What you should do: Here are some entries; quote each one exactly.

Scene-based spatial questions
--
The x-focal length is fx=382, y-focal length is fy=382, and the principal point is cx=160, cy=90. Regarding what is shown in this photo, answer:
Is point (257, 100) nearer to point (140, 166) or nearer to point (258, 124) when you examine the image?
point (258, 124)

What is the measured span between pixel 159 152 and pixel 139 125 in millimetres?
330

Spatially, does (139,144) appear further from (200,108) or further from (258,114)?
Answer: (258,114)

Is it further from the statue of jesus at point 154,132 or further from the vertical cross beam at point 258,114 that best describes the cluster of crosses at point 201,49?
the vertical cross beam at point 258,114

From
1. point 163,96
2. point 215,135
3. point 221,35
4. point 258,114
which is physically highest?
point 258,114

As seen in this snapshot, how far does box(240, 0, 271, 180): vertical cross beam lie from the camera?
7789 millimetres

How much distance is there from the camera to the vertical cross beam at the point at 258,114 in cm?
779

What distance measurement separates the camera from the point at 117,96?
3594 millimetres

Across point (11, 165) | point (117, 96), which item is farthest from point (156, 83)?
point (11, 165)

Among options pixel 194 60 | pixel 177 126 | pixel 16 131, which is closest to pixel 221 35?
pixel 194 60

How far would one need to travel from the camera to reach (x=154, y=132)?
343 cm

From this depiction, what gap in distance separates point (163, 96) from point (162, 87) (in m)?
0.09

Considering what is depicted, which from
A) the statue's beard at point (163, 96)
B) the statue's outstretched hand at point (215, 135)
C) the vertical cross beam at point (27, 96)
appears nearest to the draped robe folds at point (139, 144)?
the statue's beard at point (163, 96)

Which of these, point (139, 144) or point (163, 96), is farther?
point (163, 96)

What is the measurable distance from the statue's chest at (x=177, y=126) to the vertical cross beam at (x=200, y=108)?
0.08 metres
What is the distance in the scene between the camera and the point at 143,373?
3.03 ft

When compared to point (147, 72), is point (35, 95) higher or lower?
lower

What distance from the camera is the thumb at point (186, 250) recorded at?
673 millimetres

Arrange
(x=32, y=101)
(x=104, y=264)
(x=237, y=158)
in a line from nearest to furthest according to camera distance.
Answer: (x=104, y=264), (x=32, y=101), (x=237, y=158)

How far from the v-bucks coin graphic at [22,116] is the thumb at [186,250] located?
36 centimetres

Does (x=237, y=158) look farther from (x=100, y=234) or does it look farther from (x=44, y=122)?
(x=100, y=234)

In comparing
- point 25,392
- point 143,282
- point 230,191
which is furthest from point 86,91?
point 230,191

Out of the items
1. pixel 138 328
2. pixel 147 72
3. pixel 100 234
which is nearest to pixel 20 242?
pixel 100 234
--
Full answer:
The x-focal length is fx=382, y-focal length is fy=382, and the principal point is cx=160, cy=90. Regarding what is shown in this photo, answer:
Is point (257, 100) nearer to point (140, 166) or nearer to point (258, 124) when you examine the image?
point (258, 124)

What is the measured span between pixel 159 152 and pixel 139 125 in millimetres?
330

Spatially, does (139,144) appear further from (200,108) or further from (258,114)?
Answer: (258,114)

Is it further from the statue of jesus at point 154,132 or further from the vertical cross beam at point 258,114 that best describes the cluster of crosses at point 201,49?
the vertical cross beam at point 258,114

From
1. point 163,96
2. point 215,135
3. point 221,35
4. point 258,114
which is physically highest?
point 258,114

As seen in this snapshot, how far does box(240, 0, 271, 180): vertical cross beam lie from the camera?
7789 millimetres

How much distance is there from the camera to the vertical cross beam at the point at 258,114 in cm?
779

What distance measurement separates the camera from the point at 117,96?
3594 millimetres

Across point (11, 165) | point (117, 96), which item is farthest from point (156, 83)?
point (11, 165)

Among options pixel 194 60 | pixel 177 126 | pixel 16 131, which is closest to pixel 221 35?
pixel 194 60

How far would one need to travel from the camera to reach (x=154, y=132)?
343 cm

From this depiction, what gap in distance separates point (163, 96) from point (162, 87) (in m)?
0.09

Considering what is depicted, which from
A) the statue's beard at point (163, 96)
B) the statue's outstretched hand at point (215, 135)
C) the vertical cross beam at point (27, 96)
appears nearest to the draped robe folds at point (139, 144)?
the statue's beard at point (163, 96)

Which of these, point (139, 144) or point (163, 96), is farther?
point (163, 96)

What is the measurable distance from the statue's chest at (x=177, y=126) to the vertical cross beam at (x=200, y=108)?
0.08 metres
What is the distance in the scene between the camera and the point at 143,373?
3.03 ft

When compared to point (147, 72), is point (35, 95) higher or lower?
lower

What distance from the camera is the thumb at point (186, 250) recorded at?
673 millimetres

Arrange
(x=32, y=101)
(x=104, y=264)
(x=237, y=158)
in a line from nearest to furthest according to camera distance.
Answer: (x=104, y=264), (x=32, y=101), (x=237, y=158)

How far from the v-bucks coin graphic at [22,116] is the thumb at [186,250] located?
36 centimetres

Does (x=237, y=158) look farther from (x=100, y=234) or does it look farther from (x=44, y=122)?
(x=100, y=234)

In comparing
- point 25,392
- point 143,282
- point 230,191
which is furthest from point 86,91?
point 230,191

Out of the items
1. pixel 138 328
2. pixel 147 72
3. pixel 100 234
which is nearest to pixel 20 242?
pixel 100 234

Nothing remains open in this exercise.